The folks at Disney understand that at the end of the day—or movie—a great villain can carry just about any movie. Luckily, “Tangled,” the Mouse’s new retelling of the story of Rapunzel, doesn't disappoint.
So often films get mired down in setting up the backstory, but “Tangled” early on takes a misstep in the opposite direction, trying to gloss too quickly over how Rapunzel came to live with Mother Gothel and be imbued with her regenerative powers. Without giving too much away, How did Gothel know the words to that song? And what on Earth made folks think to look for such a plant? Seriously, these are gaping holes in both storytelling and logic.
Once the story gets on track, we are treated to the first of the film’s musical numbers, “When Will My Life Begin?” a rather boring piece of pop puffery that is little more than a description of her dreary life. The fine art of being that up-tempo and simultaneously bleak is a tough trick that very few—Steely Dan comes to mind—can pull off. But both the stories and the songs get better as the film progresses.
In this new version of the fable, Rapunzel’s special fella is not a prince, but a notorious thief who stumbles upon the legendary blonde upon while fleeing a caper. Then it’s time to get down to the serious business of escaping Gothel, reforming Flynn, falling in love and reuniting 'Punz with her biological parents.
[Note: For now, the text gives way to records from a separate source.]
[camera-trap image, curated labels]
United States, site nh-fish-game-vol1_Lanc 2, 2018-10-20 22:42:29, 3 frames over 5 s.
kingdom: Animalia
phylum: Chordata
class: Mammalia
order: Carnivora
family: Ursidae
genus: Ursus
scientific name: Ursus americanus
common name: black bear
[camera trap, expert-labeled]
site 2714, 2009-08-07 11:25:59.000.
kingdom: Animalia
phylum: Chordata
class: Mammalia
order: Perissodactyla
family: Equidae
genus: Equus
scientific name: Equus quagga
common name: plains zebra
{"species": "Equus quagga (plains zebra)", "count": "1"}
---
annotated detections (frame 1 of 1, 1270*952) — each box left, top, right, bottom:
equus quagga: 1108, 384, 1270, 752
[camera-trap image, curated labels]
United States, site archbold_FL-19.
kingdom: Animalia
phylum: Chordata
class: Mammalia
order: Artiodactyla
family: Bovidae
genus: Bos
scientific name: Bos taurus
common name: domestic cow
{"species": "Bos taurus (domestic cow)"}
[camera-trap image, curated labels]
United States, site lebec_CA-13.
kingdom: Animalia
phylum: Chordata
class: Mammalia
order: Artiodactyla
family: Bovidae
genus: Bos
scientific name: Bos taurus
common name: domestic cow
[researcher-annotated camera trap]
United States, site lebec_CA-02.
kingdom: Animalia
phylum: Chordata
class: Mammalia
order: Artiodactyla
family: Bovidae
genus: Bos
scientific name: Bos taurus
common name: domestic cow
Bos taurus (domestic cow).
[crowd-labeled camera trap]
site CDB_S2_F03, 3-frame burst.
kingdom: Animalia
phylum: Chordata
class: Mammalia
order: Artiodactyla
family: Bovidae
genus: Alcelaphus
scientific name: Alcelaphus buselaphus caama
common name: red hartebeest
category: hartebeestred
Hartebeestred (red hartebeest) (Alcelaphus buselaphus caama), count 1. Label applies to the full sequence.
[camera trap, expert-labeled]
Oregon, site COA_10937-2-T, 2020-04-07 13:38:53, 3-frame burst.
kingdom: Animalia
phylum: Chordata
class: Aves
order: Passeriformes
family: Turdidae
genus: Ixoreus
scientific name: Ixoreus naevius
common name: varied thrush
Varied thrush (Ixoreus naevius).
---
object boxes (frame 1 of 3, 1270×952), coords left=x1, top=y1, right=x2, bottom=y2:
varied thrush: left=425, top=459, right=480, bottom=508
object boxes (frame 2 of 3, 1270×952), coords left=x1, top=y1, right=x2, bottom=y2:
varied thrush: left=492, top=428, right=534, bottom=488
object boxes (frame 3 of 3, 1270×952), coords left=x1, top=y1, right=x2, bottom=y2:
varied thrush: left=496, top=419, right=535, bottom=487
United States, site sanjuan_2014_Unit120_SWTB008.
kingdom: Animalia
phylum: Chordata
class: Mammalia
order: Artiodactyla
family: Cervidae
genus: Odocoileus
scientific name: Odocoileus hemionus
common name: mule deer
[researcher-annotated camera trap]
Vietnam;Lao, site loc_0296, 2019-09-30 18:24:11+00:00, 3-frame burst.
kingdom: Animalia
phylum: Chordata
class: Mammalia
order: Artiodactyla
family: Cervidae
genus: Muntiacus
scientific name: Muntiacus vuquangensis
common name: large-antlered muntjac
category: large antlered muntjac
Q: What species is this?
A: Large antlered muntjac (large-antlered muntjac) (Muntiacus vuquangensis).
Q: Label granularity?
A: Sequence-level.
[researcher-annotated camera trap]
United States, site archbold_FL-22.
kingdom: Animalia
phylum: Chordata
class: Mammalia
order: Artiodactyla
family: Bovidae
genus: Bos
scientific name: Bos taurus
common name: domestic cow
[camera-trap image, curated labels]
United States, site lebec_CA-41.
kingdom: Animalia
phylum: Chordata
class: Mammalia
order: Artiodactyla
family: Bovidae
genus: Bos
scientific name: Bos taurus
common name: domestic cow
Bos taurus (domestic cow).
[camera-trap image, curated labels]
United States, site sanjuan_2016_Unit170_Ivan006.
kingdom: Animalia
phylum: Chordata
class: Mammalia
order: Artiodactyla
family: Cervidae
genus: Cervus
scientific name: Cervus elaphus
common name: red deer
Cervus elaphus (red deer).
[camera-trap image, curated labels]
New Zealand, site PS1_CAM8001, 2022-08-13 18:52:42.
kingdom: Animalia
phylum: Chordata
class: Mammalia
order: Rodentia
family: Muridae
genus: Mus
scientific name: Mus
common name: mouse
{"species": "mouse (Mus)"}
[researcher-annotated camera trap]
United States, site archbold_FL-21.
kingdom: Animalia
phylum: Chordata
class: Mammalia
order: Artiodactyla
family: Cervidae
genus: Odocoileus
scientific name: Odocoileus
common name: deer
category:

Screenwriter Dan Fogelman is to be commended for crafting a tale that is pro-female without being cloyingly girly or condescending. Rapunzel’s really no different from your average 18-year-old who desperately wants to leave home an discover the world--while dragging behind her a ridicullisly onerous head of hair.
If there’s a lesson to be learned from “Tangled” it's that when casting voice talent for your animated feature, you’re far better off going for chops over names. Mandy Moore and Zach Levi are perfectly serviceable as Rapunzel and Flynn, but Broadway great Donna Murphy who outshines everyone them both. Murphy’s made a career of playing to the back of the room, she understands better than your average TV or film star that what can and should be done with one’s voice, not just while singing, but reading her lines as well.
The film’s PG rating seems a bit harsh, but in light of the MPAA’s recent streak of prudishness and puritanical impulses, it shouldn’t be all that surprising. Most of what’s scary about the film is a product of the absurd volume prevalent in so many kids’ films. Our 2-year-old made it through doing far, far more dancing, clapping and bouncing than hiding of her eyes.
“Tangled” isn't Disney at its best, but it will entertain all but the most cynical adults and sullen teens.
The animation is gorgeous, of course, though we were a bit cheated by having only scene a 2-D screening of the film, which will be widely available in 3-D.